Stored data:

----------

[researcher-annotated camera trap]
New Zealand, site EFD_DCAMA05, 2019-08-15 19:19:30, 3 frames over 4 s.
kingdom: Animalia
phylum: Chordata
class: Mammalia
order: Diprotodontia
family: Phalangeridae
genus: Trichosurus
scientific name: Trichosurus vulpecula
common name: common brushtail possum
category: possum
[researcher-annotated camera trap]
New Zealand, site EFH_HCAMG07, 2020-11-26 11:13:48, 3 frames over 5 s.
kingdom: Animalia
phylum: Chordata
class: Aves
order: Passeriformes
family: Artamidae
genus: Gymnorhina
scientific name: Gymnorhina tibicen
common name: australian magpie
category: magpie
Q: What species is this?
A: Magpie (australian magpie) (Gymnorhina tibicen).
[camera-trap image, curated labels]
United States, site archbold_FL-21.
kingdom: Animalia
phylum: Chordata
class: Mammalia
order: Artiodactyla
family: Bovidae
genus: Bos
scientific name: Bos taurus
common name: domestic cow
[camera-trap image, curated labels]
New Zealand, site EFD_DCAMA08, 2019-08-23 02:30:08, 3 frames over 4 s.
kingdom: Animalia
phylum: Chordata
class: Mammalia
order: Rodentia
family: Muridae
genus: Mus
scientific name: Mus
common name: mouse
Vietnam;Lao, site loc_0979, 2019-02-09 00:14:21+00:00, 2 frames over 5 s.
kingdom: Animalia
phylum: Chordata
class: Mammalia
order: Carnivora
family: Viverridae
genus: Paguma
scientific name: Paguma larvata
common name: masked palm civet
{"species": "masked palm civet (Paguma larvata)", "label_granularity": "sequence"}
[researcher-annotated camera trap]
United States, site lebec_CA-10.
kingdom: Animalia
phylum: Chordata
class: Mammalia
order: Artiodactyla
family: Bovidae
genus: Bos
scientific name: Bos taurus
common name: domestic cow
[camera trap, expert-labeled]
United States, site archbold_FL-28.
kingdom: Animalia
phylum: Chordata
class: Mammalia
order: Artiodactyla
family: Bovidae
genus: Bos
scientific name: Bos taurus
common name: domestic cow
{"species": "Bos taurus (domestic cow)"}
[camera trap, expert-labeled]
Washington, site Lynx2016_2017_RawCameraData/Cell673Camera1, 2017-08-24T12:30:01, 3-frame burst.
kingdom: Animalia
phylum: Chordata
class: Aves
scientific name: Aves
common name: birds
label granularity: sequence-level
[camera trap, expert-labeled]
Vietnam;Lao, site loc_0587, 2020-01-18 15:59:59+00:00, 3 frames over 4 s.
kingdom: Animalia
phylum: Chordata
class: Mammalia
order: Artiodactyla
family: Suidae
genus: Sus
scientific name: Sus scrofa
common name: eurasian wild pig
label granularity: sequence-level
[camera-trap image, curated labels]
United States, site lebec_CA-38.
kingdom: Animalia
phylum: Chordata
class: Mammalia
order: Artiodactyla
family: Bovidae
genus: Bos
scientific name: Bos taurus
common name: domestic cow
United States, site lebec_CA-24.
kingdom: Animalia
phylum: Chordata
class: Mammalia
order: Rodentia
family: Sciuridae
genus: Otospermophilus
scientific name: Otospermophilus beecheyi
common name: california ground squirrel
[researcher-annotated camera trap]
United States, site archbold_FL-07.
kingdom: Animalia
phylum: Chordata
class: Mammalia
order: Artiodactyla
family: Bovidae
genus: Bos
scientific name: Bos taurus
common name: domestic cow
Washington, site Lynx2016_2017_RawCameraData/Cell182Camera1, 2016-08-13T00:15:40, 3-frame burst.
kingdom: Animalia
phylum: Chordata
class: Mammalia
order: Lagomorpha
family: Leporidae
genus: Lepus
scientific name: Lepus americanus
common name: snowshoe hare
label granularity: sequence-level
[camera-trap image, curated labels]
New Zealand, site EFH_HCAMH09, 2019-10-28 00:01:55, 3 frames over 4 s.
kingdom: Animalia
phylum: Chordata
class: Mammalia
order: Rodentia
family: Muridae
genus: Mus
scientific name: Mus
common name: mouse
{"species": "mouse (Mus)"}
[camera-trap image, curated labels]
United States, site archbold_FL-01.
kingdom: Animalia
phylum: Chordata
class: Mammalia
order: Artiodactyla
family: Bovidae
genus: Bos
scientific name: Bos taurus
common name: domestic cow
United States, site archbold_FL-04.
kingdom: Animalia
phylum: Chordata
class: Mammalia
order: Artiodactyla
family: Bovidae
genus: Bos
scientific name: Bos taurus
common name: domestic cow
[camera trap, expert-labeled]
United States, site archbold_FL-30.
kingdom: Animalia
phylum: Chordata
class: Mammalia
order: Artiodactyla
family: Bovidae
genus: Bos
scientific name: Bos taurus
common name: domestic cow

----------

> [Action item] Among the entries above, find every line holding "burst" and copy it.

> [Expected answer]
Washington, site Lynx2016_2017_RawCameraData/Cell673Camera1, 2017-08-24T12:30:01, 3-frame burst.
Washington, site Lynx2016_2017_RawCameraData/Cell182Camera1, 2016-08-13T00:15:40, 3-frame burst.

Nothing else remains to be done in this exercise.